« “Il y a trois façons de se sentir en vie, vraiment vivants : être en amour, être en littérature, être en analyse.” Cette phrase de Julia Kristeva me revient au moment de composer ce volume qui incite à trouver une continuité, sinon un sens, à une suite de romans écrits parfois il y a plus de trente ans et rarement relus. Pour se repérer dans le labyrinthe, c’est le fil du désir qu’il faut tirer, et lui seul. Le désir, mot aimé, mot aimant, mot qui m’aimante, s’entend ici dans son acception la plus large et la plus précise, celle de son étymologie. Désirer, c’est-à-dire se dé-sidérer, sortir littéralement de la sidération, de l’immobilité peureuse qui nous empêche de vivre. Mes romans et récits obéissent tous au même élan, ils témoignent chacun à sa manière d’un mouvement continu pour défier le côté mortifère de la vie. Leurs personnages, des femmes souvent, cherchent plus ou moins timidement l’autre côté, l’envie de vivre, l’énergie vitale, ils montrent une sorte d’acharnement au désir. Ils se rêvent en inventeurs d’un trésor. Ce choix de textes se veut un kaléidoscope. L’amour, les livres qu’on lit, ceux qu’on écrit, le besoin de comprendre y donnent leurs principales couleurs aux fragments qui le composent, dont l’agencement renouvelé n’a qu’un seul but : créer une belle forme au fond de la lorgnette où l’œil se colle. »

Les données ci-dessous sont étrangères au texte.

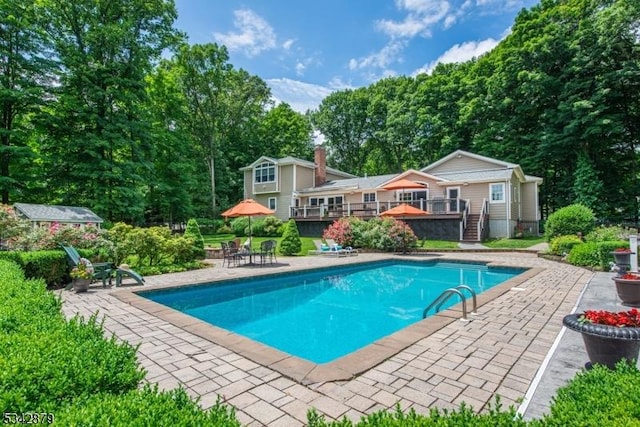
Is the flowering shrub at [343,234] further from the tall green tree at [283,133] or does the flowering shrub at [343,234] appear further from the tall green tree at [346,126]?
the tall green tree at [346,126]

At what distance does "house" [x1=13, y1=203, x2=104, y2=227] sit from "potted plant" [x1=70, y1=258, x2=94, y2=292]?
22.1ft

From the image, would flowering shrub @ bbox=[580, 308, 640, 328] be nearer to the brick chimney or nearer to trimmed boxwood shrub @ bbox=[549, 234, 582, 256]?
trimmed boxwood shrub @ bbox=[549, 234, 582, 256]

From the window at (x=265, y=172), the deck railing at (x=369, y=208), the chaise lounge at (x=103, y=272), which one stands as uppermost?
the window at (x=265, y=172)

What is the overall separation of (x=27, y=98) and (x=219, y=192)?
18.2m

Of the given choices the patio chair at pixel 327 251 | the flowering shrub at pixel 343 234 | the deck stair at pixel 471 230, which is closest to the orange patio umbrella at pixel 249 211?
the patio chair at pixel 327 251

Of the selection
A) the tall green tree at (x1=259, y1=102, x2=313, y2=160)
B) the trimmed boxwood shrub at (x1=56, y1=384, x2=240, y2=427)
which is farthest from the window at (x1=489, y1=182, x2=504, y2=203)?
the tall green tree at (x1=259, y1=102, x2=313, y2=160)

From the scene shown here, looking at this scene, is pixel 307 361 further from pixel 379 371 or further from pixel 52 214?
pixel 52 214

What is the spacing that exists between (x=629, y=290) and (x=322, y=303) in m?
6.39

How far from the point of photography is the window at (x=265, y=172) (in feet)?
102

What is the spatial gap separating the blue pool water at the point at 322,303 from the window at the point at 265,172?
63.1ft

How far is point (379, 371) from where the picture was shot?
358 centimetres

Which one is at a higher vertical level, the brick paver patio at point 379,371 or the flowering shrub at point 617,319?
the flowering shrub at point 617,319

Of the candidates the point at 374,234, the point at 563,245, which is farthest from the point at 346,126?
the point at 563,245

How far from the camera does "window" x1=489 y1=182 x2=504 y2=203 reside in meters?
21.4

Écrire, pour Camille Laurens, c’est enfreindre la loi du silence – et la recommandation familiale, celle de se taire. Écrire, c’est jouer avec la richesse des mots et les circonvolutions de la langue. Écrire, c’est sa réponse à un désir impérieux, celui de vivre et d’être en vie.
Par les documents personnels et le choix d’entretiens, s’érige un pont entre vie et écriture, fiction et réalité, présence et absence, véritable fil d’Ariane tendu au lecteur, destiné à déambuler dans l’œuvre « labyrinthique » de Camille Laurens, depuis son premier roman Index (1991) jusqu’à Fille (2020).